One of the most rewarding things about a creative classroom is that your students never sigh loudly and moan, “Why do we have to do this?” Instead, they’re eager to participate in class, because they’re having a great time and understand the value of the work they’re doing. Administrators and fellow teachers may not be so quick to see the connection between the Common Core standards and your students’ creative endeavors.  There are two simple ways to make the connection obvious.

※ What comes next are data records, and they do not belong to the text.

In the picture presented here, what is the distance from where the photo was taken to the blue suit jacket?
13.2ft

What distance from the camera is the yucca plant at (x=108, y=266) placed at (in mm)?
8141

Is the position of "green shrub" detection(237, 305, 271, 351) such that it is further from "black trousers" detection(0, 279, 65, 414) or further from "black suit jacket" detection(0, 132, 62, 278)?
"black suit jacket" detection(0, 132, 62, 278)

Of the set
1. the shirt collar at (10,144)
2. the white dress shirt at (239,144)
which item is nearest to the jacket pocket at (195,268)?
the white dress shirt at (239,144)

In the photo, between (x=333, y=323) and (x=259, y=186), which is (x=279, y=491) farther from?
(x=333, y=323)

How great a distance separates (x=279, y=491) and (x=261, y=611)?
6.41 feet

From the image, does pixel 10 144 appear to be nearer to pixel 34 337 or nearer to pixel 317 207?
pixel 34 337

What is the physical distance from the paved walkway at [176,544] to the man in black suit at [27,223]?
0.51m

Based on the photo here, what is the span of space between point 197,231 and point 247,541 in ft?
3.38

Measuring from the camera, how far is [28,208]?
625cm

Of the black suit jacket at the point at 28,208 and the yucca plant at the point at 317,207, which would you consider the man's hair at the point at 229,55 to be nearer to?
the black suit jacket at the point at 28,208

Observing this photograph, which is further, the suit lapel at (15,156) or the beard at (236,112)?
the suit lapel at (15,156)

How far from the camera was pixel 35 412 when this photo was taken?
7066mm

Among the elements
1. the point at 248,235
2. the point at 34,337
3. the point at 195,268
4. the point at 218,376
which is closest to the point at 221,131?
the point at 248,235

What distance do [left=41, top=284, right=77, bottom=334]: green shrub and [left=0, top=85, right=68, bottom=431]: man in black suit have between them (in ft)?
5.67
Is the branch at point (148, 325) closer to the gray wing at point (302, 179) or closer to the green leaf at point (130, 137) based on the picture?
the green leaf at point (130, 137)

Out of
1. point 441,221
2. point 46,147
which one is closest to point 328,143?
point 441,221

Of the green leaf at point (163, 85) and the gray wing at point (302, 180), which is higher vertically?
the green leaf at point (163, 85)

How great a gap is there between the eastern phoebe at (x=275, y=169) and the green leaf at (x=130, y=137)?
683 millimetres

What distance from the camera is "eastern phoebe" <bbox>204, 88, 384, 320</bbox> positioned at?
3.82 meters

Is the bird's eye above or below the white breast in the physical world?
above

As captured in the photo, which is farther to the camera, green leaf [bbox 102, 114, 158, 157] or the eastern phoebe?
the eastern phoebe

  1. Post the Common Core standards your students are working on somewhere in the classroom, or better yet, have students include the standard descriptions somewhere (in fine print) on their work.
  2. Wrap up units and projects with a “Common Core Check-in” where you take a moment to explain how their work is related to what they might see on the Common Core assessments. For example, at the end of the Podcast unit, reflect with students on what skills they developed—storytelling, awareness of audience, speaking and listening comprehension, etc.—and display certain released assessment items that related to these new skills to give concrete examples of how they’ve been working toward Common Core Mastery. For PARCC released items, you can check here, and for SBAC items, look here.

In Short

The Common Core State Standards do not have to mean the death of creative work produced by your students. If anything, the emphasis on textual analysis gives you more reason to explore interesting and creative ways for students to engage with texts. The more meaningful you make the classroom work, the more transferable the big ideas of analysis, evaluation, and synthesis become. A student who can read an expository text and turn it in into an engaging, listener-friendly podcast can surely identify the author’s ideas, key details, and supporting information. And in putting the information together in her own way, in creating something unique and sharing it with the world, she has learned something new, grown as a person, and possibly inspired others. In which case, your English class has all the bases covered—Common Core standards aligned and creativity encouraged and celebrated.